◆ **SHORT TASK**: In the forum post below, which exception is raised when the DoFn accesses the parameter during the test run?
--- begin READING PASSAGE ---
2

I would like a Dataflow template with a default value for one of the PipelineOptions parameters.

Inspired by examples online I use a ValueProvider placeholder for deferred parameter setting in my PipelineOptions "sub"-interface:

  @Default.String("MyDefaultValue")
  ValueProvider<String> getMyValue();
  void setMyValue(ValueProvider<String> value);

If I specify the parameter at runtime, the template works for launching a real GCP Dataflow job. However if I try to test not including the parameter before doing this for real:

@Rule
public TestPipeline pipeline = TestPipeline.create();
...
  
@Test
public void test() {
  PipelineOptions options = PipelineOptionsFactory.fromArgs(new String[] {...}).withValidation();
  ...
  pipeline.run(options);
}

Then when my TestPipeline executes a DoFn processElement method where the parameter is needed I get

IllegalStateException: Value only available at runtime, but accessed from a non-runtime context: 
RuntimeValueProvider{propertyName=myValue, default=MyDefaultValue}
...

More specifically it fails here in org.apache.beam.sdk.options.ValueProvider:

@Override
public T get() {
  PipelineOptions options = optionsMap.get(optionsId);
  if (options == null) {
    throw new IllegalStateException(...

One could presumably be forgiven for thinking runtime is when the pipeline is running.

Anyway, does anybody know how would I unit test the parameter defaulting, assuming the top code snippet is how it should be set up and it is supported? Thank you.
--- end READING PASSAGE ---
--- begin PROVIDED RECORDS ---
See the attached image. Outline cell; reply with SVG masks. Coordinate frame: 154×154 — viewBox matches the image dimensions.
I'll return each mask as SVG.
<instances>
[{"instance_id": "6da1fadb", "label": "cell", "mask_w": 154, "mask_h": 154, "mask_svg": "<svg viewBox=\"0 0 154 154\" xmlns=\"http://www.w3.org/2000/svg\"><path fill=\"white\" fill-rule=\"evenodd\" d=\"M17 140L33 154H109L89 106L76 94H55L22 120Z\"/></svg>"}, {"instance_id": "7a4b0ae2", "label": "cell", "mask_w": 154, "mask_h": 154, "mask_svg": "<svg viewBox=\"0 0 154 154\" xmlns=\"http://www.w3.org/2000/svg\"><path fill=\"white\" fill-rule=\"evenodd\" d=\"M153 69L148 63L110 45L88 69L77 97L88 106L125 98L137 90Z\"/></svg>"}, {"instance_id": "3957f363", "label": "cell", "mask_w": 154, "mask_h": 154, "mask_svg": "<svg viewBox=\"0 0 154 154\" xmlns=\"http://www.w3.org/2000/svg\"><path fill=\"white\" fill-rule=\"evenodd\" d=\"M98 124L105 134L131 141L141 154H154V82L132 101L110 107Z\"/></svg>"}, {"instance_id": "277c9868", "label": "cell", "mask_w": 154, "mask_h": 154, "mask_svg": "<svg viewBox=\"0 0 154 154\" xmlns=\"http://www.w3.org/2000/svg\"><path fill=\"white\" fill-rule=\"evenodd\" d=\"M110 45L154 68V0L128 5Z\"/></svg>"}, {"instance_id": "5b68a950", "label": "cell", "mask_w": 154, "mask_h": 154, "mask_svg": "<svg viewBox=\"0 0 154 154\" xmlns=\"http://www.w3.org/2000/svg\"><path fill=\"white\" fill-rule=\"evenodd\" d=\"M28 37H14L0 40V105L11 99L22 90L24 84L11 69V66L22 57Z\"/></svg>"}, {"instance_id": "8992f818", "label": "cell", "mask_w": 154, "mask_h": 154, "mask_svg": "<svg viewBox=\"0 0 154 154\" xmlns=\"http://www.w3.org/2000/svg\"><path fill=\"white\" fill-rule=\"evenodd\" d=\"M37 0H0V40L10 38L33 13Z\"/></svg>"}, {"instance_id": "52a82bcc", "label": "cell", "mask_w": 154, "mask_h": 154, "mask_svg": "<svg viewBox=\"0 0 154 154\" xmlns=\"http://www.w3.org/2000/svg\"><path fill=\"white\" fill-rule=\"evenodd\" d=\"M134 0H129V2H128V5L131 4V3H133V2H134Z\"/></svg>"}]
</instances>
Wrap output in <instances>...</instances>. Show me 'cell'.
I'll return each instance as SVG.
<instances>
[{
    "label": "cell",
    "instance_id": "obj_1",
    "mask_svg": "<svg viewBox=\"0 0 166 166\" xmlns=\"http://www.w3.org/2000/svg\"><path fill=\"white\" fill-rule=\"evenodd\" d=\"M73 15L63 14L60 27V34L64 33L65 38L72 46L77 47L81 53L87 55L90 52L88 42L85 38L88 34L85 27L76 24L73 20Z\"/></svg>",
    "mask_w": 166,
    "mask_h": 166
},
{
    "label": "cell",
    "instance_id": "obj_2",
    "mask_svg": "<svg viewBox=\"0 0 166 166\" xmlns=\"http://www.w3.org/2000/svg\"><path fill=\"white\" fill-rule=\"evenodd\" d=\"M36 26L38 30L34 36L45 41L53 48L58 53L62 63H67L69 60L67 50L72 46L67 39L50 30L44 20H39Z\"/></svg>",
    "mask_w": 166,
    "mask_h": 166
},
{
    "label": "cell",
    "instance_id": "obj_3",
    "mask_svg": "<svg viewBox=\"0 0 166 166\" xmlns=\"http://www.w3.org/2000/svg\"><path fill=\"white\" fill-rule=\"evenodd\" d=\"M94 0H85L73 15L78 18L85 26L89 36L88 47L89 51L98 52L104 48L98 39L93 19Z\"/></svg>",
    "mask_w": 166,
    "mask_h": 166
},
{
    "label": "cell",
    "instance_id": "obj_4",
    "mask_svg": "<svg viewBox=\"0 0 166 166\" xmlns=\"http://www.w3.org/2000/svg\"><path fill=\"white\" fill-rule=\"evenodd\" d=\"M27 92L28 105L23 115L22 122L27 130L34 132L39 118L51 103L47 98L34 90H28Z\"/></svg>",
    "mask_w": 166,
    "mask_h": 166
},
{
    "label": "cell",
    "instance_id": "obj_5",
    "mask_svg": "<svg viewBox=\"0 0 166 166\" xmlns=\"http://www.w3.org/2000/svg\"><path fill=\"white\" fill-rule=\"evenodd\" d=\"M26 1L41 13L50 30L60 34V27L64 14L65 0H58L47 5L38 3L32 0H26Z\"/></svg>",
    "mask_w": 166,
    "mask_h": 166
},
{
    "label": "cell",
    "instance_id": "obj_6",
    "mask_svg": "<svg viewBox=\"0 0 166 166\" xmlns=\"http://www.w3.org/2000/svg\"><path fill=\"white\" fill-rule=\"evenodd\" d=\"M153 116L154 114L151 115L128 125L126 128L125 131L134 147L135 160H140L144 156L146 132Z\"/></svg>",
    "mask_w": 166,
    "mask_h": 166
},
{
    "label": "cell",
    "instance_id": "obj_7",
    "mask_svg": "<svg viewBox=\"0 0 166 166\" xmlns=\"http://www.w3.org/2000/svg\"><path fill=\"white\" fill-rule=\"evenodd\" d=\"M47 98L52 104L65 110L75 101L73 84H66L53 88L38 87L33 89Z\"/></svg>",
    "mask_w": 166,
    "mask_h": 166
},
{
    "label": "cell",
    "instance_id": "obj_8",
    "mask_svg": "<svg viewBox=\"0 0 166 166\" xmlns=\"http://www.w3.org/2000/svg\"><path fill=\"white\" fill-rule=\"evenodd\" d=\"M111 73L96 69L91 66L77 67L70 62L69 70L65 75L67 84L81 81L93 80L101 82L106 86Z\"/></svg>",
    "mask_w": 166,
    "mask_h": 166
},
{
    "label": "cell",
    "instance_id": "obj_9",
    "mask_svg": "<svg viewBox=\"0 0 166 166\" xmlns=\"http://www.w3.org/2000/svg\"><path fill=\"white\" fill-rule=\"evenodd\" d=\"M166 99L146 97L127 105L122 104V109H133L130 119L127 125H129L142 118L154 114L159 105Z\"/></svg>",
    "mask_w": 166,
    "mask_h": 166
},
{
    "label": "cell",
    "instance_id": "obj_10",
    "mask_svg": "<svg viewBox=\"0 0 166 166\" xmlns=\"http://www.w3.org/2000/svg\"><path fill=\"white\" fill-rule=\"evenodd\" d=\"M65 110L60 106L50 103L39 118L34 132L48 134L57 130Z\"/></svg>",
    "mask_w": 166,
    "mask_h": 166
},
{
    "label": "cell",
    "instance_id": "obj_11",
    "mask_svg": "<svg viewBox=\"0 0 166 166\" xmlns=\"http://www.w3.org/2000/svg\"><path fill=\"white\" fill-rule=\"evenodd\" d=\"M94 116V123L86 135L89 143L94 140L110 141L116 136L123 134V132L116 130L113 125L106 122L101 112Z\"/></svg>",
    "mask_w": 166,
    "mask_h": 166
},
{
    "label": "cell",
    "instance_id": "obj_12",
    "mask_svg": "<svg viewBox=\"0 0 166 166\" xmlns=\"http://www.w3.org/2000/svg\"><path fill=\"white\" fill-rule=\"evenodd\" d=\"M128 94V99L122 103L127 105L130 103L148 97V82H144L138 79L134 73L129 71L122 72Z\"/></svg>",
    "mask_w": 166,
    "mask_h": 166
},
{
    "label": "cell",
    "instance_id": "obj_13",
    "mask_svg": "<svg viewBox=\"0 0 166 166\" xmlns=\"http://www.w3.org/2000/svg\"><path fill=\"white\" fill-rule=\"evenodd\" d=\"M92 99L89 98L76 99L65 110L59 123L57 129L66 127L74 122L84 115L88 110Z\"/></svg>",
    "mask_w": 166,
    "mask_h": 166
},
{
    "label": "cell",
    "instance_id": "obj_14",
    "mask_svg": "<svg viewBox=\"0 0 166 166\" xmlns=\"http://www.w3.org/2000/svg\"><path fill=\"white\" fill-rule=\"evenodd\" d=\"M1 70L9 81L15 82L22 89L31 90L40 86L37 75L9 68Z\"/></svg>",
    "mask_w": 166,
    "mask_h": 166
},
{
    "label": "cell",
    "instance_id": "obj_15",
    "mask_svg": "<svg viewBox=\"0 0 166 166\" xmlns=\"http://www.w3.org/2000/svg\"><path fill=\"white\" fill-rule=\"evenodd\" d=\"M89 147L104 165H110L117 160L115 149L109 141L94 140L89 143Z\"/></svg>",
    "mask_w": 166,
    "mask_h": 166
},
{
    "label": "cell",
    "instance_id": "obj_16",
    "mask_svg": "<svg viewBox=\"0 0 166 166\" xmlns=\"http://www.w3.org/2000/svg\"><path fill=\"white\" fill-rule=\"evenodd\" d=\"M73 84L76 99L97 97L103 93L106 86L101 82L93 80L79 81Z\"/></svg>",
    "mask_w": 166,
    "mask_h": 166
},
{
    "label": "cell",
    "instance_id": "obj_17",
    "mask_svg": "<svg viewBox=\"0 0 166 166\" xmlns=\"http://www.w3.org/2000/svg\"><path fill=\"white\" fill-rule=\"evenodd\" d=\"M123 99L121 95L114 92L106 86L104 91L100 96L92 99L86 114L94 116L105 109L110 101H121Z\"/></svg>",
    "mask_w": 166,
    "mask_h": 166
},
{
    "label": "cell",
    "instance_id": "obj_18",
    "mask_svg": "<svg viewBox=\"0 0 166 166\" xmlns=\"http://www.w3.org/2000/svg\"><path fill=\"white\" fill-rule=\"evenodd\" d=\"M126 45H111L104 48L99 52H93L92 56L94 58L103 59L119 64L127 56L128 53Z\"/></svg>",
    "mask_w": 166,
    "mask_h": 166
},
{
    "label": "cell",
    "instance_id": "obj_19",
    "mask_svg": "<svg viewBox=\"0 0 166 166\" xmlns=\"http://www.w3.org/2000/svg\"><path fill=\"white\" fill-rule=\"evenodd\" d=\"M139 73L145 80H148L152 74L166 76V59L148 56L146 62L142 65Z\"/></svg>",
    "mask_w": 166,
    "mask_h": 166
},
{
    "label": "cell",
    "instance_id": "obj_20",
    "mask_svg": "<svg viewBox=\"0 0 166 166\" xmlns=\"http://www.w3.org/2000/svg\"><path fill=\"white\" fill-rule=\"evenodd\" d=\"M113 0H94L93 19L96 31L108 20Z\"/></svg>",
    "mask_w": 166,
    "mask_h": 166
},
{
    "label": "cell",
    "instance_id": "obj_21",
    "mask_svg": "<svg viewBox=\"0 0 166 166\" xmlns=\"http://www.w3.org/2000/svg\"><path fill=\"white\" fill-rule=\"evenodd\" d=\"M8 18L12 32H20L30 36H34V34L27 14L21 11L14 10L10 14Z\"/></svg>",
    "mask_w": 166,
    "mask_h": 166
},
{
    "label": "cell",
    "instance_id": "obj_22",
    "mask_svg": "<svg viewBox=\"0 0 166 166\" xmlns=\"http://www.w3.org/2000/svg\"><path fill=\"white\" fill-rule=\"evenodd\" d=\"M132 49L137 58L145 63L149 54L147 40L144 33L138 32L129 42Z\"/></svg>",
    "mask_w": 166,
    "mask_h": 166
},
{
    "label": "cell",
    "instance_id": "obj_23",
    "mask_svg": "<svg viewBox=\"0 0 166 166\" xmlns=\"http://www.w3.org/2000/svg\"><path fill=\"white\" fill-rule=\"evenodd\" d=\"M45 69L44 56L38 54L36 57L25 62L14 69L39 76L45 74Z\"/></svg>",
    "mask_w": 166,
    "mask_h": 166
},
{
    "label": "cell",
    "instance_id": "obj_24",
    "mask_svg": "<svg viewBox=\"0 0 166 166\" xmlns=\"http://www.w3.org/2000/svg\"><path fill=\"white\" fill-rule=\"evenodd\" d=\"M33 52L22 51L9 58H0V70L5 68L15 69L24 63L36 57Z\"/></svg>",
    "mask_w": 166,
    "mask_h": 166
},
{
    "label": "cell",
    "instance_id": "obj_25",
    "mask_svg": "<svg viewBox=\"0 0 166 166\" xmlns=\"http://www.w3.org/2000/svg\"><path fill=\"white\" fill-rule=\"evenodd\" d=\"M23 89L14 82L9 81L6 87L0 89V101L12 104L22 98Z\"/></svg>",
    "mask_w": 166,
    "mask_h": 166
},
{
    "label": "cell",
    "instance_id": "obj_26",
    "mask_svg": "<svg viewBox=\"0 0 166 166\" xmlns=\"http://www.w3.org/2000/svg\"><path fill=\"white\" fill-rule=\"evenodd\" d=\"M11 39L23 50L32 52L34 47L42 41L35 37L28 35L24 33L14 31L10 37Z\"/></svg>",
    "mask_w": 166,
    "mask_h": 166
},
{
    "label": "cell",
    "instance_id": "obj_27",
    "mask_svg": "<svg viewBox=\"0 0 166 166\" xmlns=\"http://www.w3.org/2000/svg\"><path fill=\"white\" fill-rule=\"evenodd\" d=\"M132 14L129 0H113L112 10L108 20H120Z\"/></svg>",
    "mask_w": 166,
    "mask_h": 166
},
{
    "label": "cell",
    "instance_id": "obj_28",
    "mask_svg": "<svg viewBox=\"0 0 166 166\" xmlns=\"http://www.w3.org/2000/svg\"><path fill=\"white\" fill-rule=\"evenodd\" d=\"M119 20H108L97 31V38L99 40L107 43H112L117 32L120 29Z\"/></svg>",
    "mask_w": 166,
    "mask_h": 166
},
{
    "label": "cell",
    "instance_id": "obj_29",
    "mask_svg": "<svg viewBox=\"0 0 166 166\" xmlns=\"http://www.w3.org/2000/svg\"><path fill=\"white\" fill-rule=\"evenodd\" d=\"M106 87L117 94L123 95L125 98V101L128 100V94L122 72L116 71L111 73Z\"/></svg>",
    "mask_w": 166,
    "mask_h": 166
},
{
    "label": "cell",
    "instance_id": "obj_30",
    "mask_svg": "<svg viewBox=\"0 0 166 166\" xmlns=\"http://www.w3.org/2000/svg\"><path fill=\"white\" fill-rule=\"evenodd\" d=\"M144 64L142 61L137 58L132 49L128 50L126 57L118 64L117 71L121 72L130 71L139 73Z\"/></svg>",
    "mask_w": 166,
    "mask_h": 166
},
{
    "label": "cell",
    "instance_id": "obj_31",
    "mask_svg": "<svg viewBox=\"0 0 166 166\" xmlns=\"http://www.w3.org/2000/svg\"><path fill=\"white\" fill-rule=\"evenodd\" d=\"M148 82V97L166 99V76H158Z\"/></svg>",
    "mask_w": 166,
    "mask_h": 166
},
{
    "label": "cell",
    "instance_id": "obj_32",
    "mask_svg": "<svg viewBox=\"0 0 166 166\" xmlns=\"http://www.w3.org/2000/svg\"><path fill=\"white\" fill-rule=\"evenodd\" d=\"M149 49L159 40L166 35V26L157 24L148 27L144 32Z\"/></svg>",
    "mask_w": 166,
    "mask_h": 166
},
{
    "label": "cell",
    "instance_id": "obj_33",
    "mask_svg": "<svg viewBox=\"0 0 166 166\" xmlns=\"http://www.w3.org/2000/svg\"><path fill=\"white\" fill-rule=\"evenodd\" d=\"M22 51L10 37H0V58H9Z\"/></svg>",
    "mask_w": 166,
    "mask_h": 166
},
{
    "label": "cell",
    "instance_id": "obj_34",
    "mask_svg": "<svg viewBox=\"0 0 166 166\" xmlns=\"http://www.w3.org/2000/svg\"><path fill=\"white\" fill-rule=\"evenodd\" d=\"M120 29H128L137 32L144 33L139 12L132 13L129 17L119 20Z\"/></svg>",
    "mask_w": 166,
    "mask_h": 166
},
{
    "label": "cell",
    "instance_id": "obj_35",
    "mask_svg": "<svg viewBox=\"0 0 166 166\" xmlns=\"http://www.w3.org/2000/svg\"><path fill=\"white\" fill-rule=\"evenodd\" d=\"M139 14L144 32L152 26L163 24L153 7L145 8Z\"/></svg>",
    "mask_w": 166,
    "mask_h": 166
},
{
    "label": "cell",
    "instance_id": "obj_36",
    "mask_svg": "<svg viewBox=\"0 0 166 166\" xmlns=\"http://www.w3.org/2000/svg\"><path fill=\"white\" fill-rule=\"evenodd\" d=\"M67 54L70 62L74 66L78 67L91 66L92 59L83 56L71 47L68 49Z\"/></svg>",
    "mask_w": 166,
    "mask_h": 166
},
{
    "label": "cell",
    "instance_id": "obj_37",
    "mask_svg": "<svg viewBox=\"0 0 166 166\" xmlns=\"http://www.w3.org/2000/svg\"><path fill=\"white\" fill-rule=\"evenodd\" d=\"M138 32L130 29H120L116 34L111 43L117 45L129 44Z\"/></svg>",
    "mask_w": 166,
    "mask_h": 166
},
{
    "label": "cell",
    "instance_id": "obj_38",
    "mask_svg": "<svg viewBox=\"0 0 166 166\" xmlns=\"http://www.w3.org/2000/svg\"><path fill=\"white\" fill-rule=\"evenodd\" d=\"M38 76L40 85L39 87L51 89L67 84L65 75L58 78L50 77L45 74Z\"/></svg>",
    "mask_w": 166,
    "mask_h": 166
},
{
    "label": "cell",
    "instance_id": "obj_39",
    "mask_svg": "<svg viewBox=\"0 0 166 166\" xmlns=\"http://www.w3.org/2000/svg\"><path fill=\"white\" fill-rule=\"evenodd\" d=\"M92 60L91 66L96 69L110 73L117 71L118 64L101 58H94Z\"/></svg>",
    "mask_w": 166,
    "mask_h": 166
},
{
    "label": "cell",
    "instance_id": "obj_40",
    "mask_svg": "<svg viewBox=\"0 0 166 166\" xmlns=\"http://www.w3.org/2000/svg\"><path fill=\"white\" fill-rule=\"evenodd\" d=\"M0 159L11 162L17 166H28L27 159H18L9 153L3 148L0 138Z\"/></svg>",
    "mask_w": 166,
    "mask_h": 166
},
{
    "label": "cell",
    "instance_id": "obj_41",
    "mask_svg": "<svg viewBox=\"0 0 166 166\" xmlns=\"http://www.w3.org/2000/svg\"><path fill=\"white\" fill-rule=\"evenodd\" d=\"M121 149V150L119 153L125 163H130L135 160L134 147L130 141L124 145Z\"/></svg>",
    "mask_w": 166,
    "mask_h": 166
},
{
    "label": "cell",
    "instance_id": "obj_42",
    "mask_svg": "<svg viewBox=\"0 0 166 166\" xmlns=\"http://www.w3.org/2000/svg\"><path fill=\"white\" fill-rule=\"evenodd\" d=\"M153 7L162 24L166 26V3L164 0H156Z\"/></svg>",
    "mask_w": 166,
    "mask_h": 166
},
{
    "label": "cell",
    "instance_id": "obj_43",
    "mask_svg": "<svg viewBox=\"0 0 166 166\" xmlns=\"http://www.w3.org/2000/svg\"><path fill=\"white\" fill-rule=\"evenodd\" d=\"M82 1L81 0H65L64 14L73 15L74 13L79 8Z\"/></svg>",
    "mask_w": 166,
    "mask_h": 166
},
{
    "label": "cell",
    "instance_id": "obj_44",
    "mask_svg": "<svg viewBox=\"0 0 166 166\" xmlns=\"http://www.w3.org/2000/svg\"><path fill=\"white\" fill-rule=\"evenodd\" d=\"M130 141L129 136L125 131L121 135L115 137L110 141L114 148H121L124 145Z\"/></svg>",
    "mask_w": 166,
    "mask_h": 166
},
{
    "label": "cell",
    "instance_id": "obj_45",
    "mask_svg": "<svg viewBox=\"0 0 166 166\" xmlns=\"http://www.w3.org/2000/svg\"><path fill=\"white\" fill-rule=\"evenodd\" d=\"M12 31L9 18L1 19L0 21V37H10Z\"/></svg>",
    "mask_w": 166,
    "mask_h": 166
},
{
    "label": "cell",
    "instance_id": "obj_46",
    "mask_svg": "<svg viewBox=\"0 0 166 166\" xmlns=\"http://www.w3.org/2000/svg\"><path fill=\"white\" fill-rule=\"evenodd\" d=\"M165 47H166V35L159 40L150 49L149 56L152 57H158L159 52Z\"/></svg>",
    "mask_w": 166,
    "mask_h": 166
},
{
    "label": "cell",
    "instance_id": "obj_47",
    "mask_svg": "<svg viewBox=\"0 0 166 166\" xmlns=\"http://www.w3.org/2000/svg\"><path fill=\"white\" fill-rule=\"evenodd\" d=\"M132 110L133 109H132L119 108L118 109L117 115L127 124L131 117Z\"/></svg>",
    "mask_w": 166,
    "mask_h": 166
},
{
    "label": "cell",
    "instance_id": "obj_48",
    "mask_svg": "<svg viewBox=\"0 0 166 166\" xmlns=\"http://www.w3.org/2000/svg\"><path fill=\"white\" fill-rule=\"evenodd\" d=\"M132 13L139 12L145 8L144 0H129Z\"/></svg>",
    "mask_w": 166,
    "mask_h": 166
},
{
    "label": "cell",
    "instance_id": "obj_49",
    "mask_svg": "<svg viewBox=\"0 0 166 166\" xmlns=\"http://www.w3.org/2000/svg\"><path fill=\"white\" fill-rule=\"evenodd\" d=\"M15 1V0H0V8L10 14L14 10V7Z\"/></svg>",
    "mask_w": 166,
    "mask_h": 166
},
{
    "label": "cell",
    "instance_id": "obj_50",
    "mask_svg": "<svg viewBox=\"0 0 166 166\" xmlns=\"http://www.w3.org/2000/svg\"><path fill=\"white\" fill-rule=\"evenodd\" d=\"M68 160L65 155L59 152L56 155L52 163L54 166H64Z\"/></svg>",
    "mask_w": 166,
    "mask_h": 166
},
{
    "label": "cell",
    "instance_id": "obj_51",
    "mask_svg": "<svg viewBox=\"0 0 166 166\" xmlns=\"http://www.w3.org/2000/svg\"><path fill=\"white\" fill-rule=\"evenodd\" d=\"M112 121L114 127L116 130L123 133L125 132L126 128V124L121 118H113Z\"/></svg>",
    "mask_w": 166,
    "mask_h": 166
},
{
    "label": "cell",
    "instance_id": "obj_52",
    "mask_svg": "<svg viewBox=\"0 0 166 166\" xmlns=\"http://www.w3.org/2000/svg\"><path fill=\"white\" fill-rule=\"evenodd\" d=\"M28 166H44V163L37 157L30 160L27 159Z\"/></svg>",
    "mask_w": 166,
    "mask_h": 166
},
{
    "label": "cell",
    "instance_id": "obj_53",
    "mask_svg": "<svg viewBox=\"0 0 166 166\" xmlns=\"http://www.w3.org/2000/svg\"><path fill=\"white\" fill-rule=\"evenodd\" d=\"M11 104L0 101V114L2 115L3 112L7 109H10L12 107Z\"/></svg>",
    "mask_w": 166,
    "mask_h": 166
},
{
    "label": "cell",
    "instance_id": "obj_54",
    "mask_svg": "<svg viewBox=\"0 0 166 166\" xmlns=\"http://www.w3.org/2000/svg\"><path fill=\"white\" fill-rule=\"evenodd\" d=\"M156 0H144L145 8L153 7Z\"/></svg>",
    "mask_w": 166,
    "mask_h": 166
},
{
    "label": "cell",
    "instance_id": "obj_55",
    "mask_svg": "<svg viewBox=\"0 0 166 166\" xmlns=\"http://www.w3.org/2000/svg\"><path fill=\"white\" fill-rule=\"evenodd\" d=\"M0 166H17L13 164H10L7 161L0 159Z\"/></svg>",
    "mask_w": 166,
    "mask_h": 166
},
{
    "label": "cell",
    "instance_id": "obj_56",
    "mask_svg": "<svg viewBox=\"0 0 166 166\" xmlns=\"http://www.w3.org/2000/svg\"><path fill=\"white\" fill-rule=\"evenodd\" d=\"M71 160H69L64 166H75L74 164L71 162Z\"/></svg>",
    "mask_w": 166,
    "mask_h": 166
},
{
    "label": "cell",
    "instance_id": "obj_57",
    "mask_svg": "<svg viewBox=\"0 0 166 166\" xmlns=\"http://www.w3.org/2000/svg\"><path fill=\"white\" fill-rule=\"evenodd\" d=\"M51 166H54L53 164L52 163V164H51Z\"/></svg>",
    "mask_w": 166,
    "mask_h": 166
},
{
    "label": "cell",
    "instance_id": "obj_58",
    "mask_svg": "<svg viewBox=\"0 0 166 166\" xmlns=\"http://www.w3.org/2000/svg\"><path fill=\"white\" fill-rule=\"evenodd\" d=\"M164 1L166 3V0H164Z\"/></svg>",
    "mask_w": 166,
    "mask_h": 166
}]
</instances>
--- end PROVIDED RECORDS ---
◆ **WRITTEN ANSWER**: An IllegalStateException stating "Value only available at runtime, but accessed from a non-runtime context."